Spatial question records
+++++
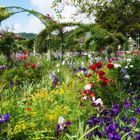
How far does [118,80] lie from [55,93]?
1725 millimetres

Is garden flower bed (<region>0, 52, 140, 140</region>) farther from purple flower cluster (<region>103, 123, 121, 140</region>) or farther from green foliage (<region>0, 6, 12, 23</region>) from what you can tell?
green foliage (<region>0, 6, 12, 23</region>)

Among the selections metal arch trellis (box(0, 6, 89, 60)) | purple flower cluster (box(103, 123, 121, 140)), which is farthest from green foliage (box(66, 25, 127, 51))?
purple flower cluster (box(103, 123, 121, 140))

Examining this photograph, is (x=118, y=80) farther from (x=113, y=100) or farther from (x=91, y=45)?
(x=91, y=45)

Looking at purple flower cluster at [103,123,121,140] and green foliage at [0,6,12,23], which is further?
green foliage at [0,6,12,23]

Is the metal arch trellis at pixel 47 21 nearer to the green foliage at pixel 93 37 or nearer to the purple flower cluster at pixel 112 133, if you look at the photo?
the green foliage at pixel 93 37

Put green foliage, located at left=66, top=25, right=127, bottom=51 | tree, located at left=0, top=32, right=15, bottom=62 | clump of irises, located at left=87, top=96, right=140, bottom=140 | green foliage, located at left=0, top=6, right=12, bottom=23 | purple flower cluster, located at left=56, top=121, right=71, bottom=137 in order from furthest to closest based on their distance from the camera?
1. green foliage, located at left=66, top=25, right=127, bottom=51
2. green foliage, located at left=0, top=6, right=12, bottom=23
3. tree, located at left=0, top=32, right=15, bottom=62
4. purple flower cluster, located at left=56, top=121, right=71, bottom=137
5. clump of irises, located at left=87, top=96, right=140, bottom=140

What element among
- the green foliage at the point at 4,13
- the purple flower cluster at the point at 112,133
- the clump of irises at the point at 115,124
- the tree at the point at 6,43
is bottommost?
the clump of irises at the point at 115,124

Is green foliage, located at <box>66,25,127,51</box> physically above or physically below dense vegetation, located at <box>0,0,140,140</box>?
above

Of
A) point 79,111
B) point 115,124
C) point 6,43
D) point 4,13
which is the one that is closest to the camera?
point 115,124

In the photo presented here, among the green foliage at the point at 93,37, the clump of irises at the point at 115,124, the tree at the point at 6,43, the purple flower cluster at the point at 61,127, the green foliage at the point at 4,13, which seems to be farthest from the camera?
the green foliage at the point at 93,37

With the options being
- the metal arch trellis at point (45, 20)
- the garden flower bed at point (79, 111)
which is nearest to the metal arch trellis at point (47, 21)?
the metal arch trellis at point (45, 20)

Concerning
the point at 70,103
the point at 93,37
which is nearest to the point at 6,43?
the point at 93,37

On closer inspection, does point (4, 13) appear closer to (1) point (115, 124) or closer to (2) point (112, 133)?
(1) point (115, 124)

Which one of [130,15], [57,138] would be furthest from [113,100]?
[130,15]
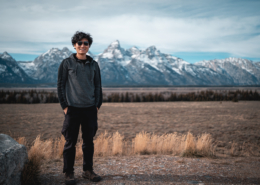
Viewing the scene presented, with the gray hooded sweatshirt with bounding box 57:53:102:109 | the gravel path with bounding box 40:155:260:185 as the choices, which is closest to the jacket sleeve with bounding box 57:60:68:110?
the gray hooded sweatshirt with bounding box 57:53:102:109

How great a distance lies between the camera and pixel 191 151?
5.62 m

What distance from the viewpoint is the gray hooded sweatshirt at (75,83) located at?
11.1 feet

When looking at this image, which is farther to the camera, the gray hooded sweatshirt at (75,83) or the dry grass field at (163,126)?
the dry grass field at (163,126)

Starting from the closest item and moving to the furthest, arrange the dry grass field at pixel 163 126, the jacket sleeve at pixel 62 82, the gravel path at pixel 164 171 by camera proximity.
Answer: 1. the jacket sleeve at pixel 62 82
2. the gravel path at pixel 164 171
3. the dry grass field at pixel 163 126

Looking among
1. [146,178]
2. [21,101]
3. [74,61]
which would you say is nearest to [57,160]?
[146,178]

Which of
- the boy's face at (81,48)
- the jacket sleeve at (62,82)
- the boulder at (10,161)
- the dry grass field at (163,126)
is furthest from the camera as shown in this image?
the dry grass field at (163,126)

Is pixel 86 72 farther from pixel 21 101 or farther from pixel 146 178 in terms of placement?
pixel 21 101

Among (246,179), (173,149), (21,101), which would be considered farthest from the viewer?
(21,101)

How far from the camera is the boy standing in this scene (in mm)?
3391

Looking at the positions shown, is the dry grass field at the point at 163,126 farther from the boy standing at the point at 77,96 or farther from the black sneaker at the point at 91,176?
the boy standing at the point at 77,96

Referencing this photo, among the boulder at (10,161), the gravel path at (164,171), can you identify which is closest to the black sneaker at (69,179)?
the gravel path at (164,171)

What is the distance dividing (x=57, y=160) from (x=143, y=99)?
3862cm

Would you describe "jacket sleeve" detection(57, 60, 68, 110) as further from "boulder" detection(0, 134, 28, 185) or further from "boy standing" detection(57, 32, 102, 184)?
"boulder" detection(0, 134, 28, 185)

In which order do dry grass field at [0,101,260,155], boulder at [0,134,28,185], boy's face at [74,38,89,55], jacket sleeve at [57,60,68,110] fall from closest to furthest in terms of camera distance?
Answer: boulder at [0,134,28,185]
jacket sleeve at [57,60,68,110]
boy's face at [74,38,89,55]
dry grass field at [0,101,260,155]
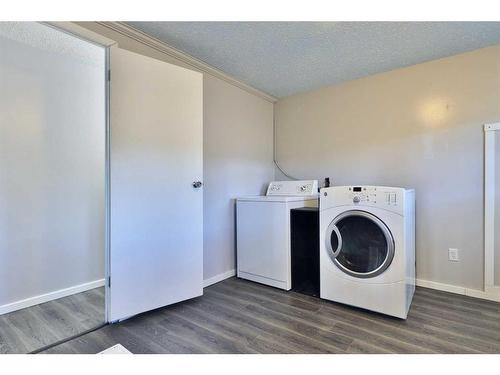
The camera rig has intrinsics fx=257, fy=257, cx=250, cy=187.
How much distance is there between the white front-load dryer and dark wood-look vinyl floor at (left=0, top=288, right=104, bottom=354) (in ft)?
5.75

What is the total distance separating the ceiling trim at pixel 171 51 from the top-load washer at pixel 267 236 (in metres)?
1.24

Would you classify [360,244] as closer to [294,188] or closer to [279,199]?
[279,199]

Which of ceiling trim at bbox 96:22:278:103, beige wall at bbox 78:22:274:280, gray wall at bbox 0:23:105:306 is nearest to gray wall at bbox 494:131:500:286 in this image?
beige wall at bbox 78:22:274:280

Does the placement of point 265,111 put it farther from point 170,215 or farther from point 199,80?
point 170,215

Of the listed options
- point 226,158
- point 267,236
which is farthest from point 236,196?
point 267,236

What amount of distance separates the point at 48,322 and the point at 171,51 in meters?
2.21

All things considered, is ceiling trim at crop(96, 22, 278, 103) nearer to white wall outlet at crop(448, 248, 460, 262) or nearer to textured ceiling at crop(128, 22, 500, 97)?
textured ceiling at crop(128, 22, 500, 97)

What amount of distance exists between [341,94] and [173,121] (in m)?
1.84

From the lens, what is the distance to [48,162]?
219cm

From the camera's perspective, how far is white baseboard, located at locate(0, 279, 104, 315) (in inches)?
76.0

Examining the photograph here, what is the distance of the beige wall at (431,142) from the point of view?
6.95ft

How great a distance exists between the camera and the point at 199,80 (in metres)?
2.11

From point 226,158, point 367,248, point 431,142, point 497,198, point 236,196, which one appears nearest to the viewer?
point 367,248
+++++
**YOUR OBJECTIVE:** Rewrite only the lines from the one with "When looking at" to the one with "3. the dry grass field at pixel 163 126", both included, as a numbered list, dropping any blank lines.

**FULL RESPONSE:**
1. When looking at this image, which is farther to the camera, the gray hooded sweatshirt at (75,83) or the dry grass field at (163,126)?
2. the dry grass field at (163,126)
3. Starting from the closest item and moving to the furthest, arrange the dry grass field at pixel 163 126, the jacket sleeve at pixel 62 82, the gravel path at pixel 164 171 by camera proximity.
4. Answer: 1. the jacket sleeve at pixel 62 82
5. 2. the gravel path at pixel 164 171
6. 3. the dry grass field at pixel 163 126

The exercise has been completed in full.